### EXERCISE TASKS
**A.** For each statement below, say whether it agrees with the article on Confederate statues. Answer yes or no, and quote the words of the article that settle it. (i) Seventy-two Republicans, six of them from Texas, voted with the Democrats to remove Confederate statues from the U.S. Capitol Building. (ii) Jefferson Davis and Alexander Stephens were tried for treason. (iii) In 2019, 97.3% of Texas Republican voters opposed a ballot proposition to preserve historical monuments.
**B.** Carry on the article on Confederate statues from its final sentence.

The Truth About 'Treasonous' Confederate Generals and Texas Republican Turncoats
By Carole Hornsby Haynes, Ph. D. August 7, 2020
Prior to the 1960s nearly everyone understood that the tariff was the main issue between the Northern Yankees who wanted a very high protectionist tariff and Southerners who wanted the country to be a free zone with limited import tariffs. Everyone also understood that slavery had nothing to do with Lincoln’s launch of a military invasion on his own country.
This changed in the 1960s when leftwing historians decided to rewrite the history of the war and reconstruction to portray New England Yankees as martyrs for freedom of blacks a thousand miles away and all Southerners as treasonous racists.
For several years, Democrats have been calling for the removal of Confederate statues in the Capitol Building. Recently the House passed H R 7573with 72 Republicans – including six Texans – voting with the Democrats to remove Confederate statues on display in the U.S. Capitol Building. Passage of the resolution in the Senate is not certain.
Nancy Pelosi, in her letter to the Joint Committee on the Library, stated that Jefferson Davis and Alexander Stephens, President and Vice President of the Confederate States of America, respectively, were both charged with treason. She did not add that they were not tried for treason.
The six Texans -- Will Hurd (the only black House Republican), Michael Burgess, Van Taylor, Dan Crenshaw, Michael McCaul, and Pete Olson – seem to be more concerned about being politically correct than in following their constituents’ wishes and the Republican Party platform.
In 2019, 97.3% of Texas Republican voters supported a primary ballot proposition to preserve all historical monuments. The Texas Republican Platform Planks 314 and 315 call for preservation of all American and Texan symbols of heritage, including Confederate, and the return of those removed to their historical locations.

### DATA SECTION
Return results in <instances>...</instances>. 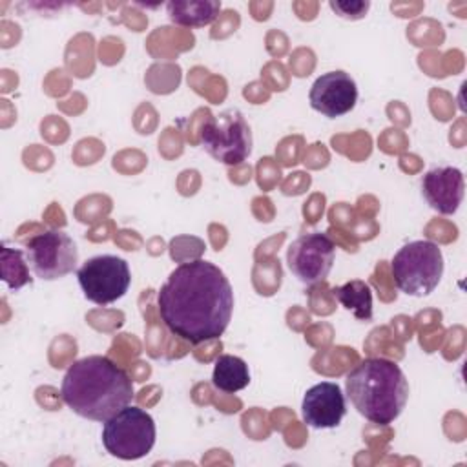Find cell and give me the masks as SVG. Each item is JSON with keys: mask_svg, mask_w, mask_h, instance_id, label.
<instances>
[{"mask_svg": "<svg viewBox=\"0 0 467 467\" xmlns=\"http://www.w3.org/2000/svg\"><path fill=\"white\" fill-rule=\"evenodd\" d=\"M157 306L171 334L199 345L221 337L228 328L234 290L217 265L195 259L171 270L157 294Z\"/></svg>", "mask_w": 467, "mask_h": 467, "instance_id": "6da1fadb", "label": "cell"}, {"mask_svg": "<svg viewBox=\"0 0 467 467\" xmlns=\"http://www.w3.org/2000/svg\"><path fill=\"white\" fill-rule=\"evenodd\" d=\"M60 394L80 418L106 421L133 400V381L106 356L77 359L64 374Z\"/></svg>", "mask_w": 467, "mask_h": 467, "instance_id": "7a4b0ae2", "label": "cell"}, {"mask_svg": "<svg viewBox=\"0 0 467 467\" xmlns=\"http://www.w3.org/2000/svg\"><path fill=\"white\" fill-rule=\"evenodd\" d=\"M345 390L354 409L378 425L392 423L407 405L409 381L398 363L367 358L345 378Z\"/></svg>", "mask_w": 467, "mask_h": 467, "instance_id": "3957f363", "label": "cell"}, {"mask_svg": "<svg viewBox=\"0 0 467 467\" xmlns=\"http://www.w3.org/2000/svg\"><path fill=\"white\" fill-rule=\"evenodd\" d=\"M390 270L401 292L423 297L438 286L443 275V254L432 241H410L394 254Z\"/></svg>", "mask_w": 467, "mask_h": 467, "instance_id": "277c9868", "label": "cell"}, {"mask_svg": "<svg viewBox=\"0 0 467 467\" xmlns=\"http://www.w3.org/2000/svg\"><path fill=\"white\" fill-rule=\"evenodd\" d=\"M157 438L153 418L135 407L126 405L122 410L104 421L102 443L106 451L120 460H139L146 456Z\"/></svg>", "mask_w": 467, "mask_h": 467, "instance_id": "5b68a950", "label": "cell"}, {"mask_svg": "<svg viewBox=\"0 0 467 467\" xmlns=\"http://www.w3.org/2000/svg\"><path fill=\"white\" fill-rule=\"evenodd\" d=\"M201 144L215 161L234 166L252 153V130L239 109H226L210 117L199 131Z\"/></svg>", "mask_w": 467, "mask_h": 467, "instance_id": "8992f818", "label": "cell"}, {"mask_svg": "<svg viewBox=\"0 0 467 467\" xmlns=\"http://www.w3.org/2000/svg\"><path fill=\"white\" fill-rule=\"evenodd\" d=\"M77 279L88 301L95 305H109L128 292L131 274L122 257L104 254L89 257L77 270Z\"/></svg>", "mask_w": 467, "mask_h": 467, "instance_id": "52a82bcc", "label": "cell"}, {"mask_svg": "<svg viewBox=\"0 0 467 467\" xmlns=\"http://www.w3.org/2000/svg\"><path fill=\"white\" fill-rule=\"evenodd\" d=\"M26 257L36 277L55 281L77 268L78 250L66 232L53 228L26 243Z\"/></svg>", "mask_w": 467, "mask_h": 467, "instance_id": "ba28073f", "label": "cell"}, {"mask_svg": "<svg viewBox=\"0 0 467 467\" xmlns=\"http://www.w3.org/2000/svg\"><path fill=\"white\" fill-rule=\"evenodd\" d=\"M336 244L321 232L303 234L294 239L286 250V263L290 272L305 285L323 281L334 265Z\"/></svg>", "mask_w": 467, "mask_h": 467, "instance_id": "9c48e42d", "label": "cell"}, {"mask_svg": "<svg viewBox=\"0 0 467 467\" xmlns=\"http://www.w3.org/2000/svg\"><path fill=\"white\" fill-rule=\"evenodd\" d=\"M308 100L312 109L328 119H336L354 109L358 102V86L348 73L341 69L328 71L316 78Z\"/></svg>", "mask_w": 467, "mask_h": 467, "instance_id": "30bf717a", "label": "cell"}, {"mask_svg": "<svg viewBox=\"0 0 467 467\" xmlns=\"http://www.w3.org/2000/svg\"><path fill=\"white\" fill-rule=\"evenodd\" d=\"M347 412V401L341 387L332 381H321L306 390L301 403V414L306 425L314 429L337 427Z\"/></svg>", "mask_w": 467, "mask_h": 467, "instance_id": "8fae6325", "label": "cell"}, {"mask_svg": "<svg viewBox=\"0 0 467 467\" xmlns=\"http://www.w3.org/2000/svg\"><path fill=\"white\" fill-rule=\"evenodd\" d=\"M421 193L427 204L441 215H452L465 193V179L462 170L440 166L429 170L421 179Z\"/></svg>", "mask_w": 467, "mask_h": 467, "instance_id": "7c38bea8", "label": "cell"}, {"mask_svg": "<svg viewBox=\"0 0 467 467\" xmlns=\"http://www.w3.org/2000/svg\"><path fill=\"white\" fill-rule=\"evenodd\" d=\"M168 16L173 24L184 27H204L212 24L219 11L221 2L217 0H173L166 5Z\"/></svg>", "mask_w": 467, "mask_h": 467, "instance_id": "4fadbf2b", "label": "cell"}, {"mask_svg": "<svg viewBox=\"0 0 467 467\" xmlns=\"http://www.w3.org/2000/svg\"><path fill=\"white\" fill-rule=\"evenodd\" d=\"M212 383L215 389L228 394L243 390L250 383V370L246 361L232 354H221L213 365Z\"/></svg>", "mask_w": 467, "mask_h": 467, "instance_id": "5bb4252c", "label": "cell"}, {"mask_svg": "<svg viewBox=\"0 0 467 467\" xmlns=\"http://www.w3.org/2000/svg\"><path fill=\"white\" fill-rule=\"evenodd\" d=\"M332 296L341 303V306L350 310L356 319L368 321L372 317V292L365 281L352 279L345 285L334 286Z\"/></svg>", "mask_w": 467, "mask_h": 467, "instance_id": "9a60e30c", "label": "cell"}, {"mask_svg": "<svg viewBox=\"0 0 467 467\" xmlns=\"http://www.w3.org/2000/svg\"><path fill=\"white\" fill-rule=\"evenodd\" d=\"M0 272H2V281L11 290H20L22 286L31 283L29 263H27L26 252H22L20 248H9L7 244H2Z\"/></svg>", "mask_w": 467, "mask_h": 467, "instance_id": "2e32d148", "label": "cell"}, {"mask_svg": "<svg viewBox=\"0 0 467 467\" xmlns=\"http://www.w3.org/2000/svg\"><path fill=\"white\" fill-rule=\"evenodd\" d=\"M330 9L347 20H359L367 15L370 2L368 0H330Z\"/></svg>", "mask_w": 467, "mask_h": 467, "instance_id": "e0dca14e", "label": "cell"}]
</instances>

### ANSWERS TO THE PROBLEMS
**A.**
(i) Yes: "72 Republicans – including six Texans – voting with the Democrats to remove Confederate statues on display in the U.S. Capitol Building."
(ii) No: "She did not add that they were not tried for treason."
(iii) No: "In 2019, 97.3% of Texas Republican voters supported a primary ballot proposition to preserve all historical monuments."

**B.**
The public statements of these liberal Texans show a deplorable ignorance about the real facts of the era. Their politically correct comments reflect the distortions of liberal revisionist historians.
The Dallas Morning News reported, “Hurd, the only Black Republican in the U.S. House, says 'anyone committing treason' to protect slavery doesn't deserve a statue in Congress.”
The 11 Southern states that seceded did not commit an act of treason. That’s why Confederate leaders were not tried for treason. Secession was lawful under the U.S. Constitution. The Founding Fathers had deliberately omitted from the Constitution the clause in the Articles of Confederation which bound the states perpetually to the Union. Since the Constitution was binding upon the states, so was the omission about secession.
Taylor stated, “...Tributes to slavery contradict the blessings and freedoms that make America great.” The DMN points out that Taylor seems not to worry about contradictions when he stops at the statues of Texans, Stephen F. Austin and Sam Houston, in his Washington tours for constituents. Not disclosed is that Austin owned slaves and resisted Mexico’s effort to end slavery in Texas before independence. It seems that only politically incorrect Southern Confederate statues bother Taylor.
Crenshaw and Burgess justified their vote with Democrats to cancel American culture by attacking the racism of the Democrat party. Crenshaw tweeted, “….I’m glad to help them confront that racist past & voted to remove these Democrat statues from positions of prominence.” Burgess’ statement noted that Southern politics was dominated by a racist Democrat party in the late 1880s.
A long ago era is being judged through a modern day prism. To quote Nigerian journalist, Adaobi Tricia Nwaubani, whose great grandfather was a slave trader, “Assessing the people of Africa's past by today's standards would compel us to cast the majority of our heroes as villains." This is what the radical left is doing to our American heroes, especially those from Southern states. And Republicans seem only too happy to accommodate them.
Slavery has been a worldwide social institution for centuries and still exists in some parts of the world. Practiced almost universally in ancient and classical societies around the world, slavery was recognized as an acceptable institution in the Bible and the Quran. It was only during the 19h century Industrial Revolution that slavery became outmoded as technology provided an alternate means of creating income.
Civil War historian Frank Conner notes that it is secular humanist propagandists, in their zeal to demonize the Christian South, who have made the word “slavery” synonymous with “guilt” and “the white south.” (The South Under Siege, p. 48) And, of course, the latest buzzword of the left – “white supremacist.”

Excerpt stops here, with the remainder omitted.